Build chombo-spark in chombo/spark directory

      sbt clean package 
      
      sbt publishLocal
  1. Navigate to the folder named avenir and execute the below command

     mvn clean install
    
  2. Navigate to the folder named beymani and execute the below command

      mvn clean install
      
      sbt publishLocal
    
  3. Build beymani-spark in beymani/spark directory

       sbt clean package 
       
       sbt publishLocal
    
  4. Navigate to the folder named beymani /resource and execute

      ant -f beymani_spark.xml
    
  5. Navigate to the folder named chombo /resource and execute the below command

      ant -f  chombo_spark.xml
    
  6. Navigate to the folder named beymani /resource and edit the and_spark.sh file to reflect the path in your local system:

      Set the project home path       (  PROJECT_HOME )
      set the spark home path	    ( SPARK_HOME )
      set the master as spark master       ( MASTER )
    

Now you are ready to run the file and_spark.sh and below are the various parameters you should use to run the file:

Step 1 : Create base normal data

./and_spark.sh crInput <num_of_days> <reading_intervaL> <num_servers> <output_file>

where num_of_days = number of days e.g 10

reading_intervaL = reading interval in sec e.g. 300

num_servers = number of servers e.g. 4

output_file = output file, we will use c.txt from now on

        ./and_spark.sh crInput 10 300 40 c.txt

Step 2 : Copy modeling data

  • insert outliers

./and_spark.sh insOutliers <normal_data_file> <with_outlier_data_file>

where

normal_data_file = normal data file (c.txt)

with_outlier_data_file = data file with outliers (cusage.txt)

        ./and_spark.sh insOutliers c.txt cusage.txt

-copy

./and_spark.sh cpModData <with_outlier_data_file>

where

with_outlier_data_file = data file with outliers (cusage.txt)

        ./and_spark.sh cpModData cusage.csv

Step 3 : Run Spark job for stats

        ./and_spark.sh numStat

Step 4 : Copy and consolidate stats file

        ./and_spark.sh crStatsFile

Step 5 : Run Spark job to detect outliers

Set output.outliers = true and rem.outliers = true

        ./and_spark.sh olPred

Step 6 : Copy and consolidate clean file

        ./and_spark.sh crCleanFile

Step 7 : Copy test data

  • insert outliers

./and_spark.sh insOutliers <normal_data_file> <with_outlier_data_file>

where

normal_data_file = normal data file (c.txt)

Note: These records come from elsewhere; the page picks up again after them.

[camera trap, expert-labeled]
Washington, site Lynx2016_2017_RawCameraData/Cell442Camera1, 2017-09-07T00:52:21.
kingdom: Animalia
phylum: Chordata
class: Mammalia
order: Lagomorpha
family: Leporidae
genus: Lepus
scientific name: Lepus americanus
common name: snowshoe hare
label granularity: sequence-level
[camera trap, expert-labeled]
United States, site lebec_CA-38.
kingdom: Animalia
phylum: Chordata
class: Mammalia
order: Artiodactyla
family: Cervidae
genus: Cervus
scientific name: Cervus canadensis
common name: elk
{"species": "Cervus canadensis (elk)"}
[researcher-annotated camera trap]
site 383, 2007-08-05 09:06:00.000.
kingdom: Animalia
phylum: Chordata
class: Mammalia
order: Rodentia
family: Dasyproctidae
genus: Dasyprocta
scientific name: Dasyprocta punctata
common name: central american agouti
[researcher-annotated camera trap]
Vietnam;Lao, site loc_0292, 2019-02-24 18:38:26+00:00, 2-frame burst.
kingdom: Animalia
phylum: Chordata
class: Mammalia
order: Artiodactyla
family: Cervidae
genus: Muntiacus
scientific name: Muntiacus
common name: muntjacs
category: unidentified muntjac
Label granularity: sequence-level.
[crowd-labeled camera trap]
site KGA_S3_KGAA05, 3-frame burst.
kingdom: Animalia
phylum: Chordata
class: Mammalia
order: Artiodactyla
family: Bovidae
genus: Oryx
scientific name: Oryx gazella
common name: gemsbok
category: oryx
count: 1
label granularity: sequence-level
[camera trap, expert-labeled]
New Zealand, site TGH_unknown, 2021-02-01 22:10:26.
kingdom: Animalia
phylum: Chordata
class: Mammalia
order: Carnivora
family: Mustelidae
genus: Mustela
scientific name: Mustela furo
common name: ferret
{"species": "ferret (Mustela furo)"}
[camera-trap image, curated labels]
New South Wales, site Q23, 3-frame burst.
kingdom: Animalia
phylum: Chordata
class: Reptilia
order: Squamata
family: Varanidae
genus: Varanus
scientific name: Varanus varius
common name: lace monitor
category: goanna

with_outlier_data_file = data file with outliers (cusage.txt)

        ./and_spark.sh insOutliers c.txt cusage.txt

-copy

./and_spark.sh cpTestData <with_outlier_data_file>

where

with_outlier_data_file = data file with outliers (cusage.txt)

        ./and_spark.sh cpTestData cusage.txt

Step 8 : Run Spark job for stats again with clean data

        ./and_spark.sh numStat

Step 9 : Copy and consolidate stats file

        ./and_spark.sh crStatsFile

Step 10 : Run Spark job to detect outliers

Set output.outliers = true and rem.outliers = true

        ./and_spark.sh olPred

Configuration

Configuration is in and.conf & in and1.conf.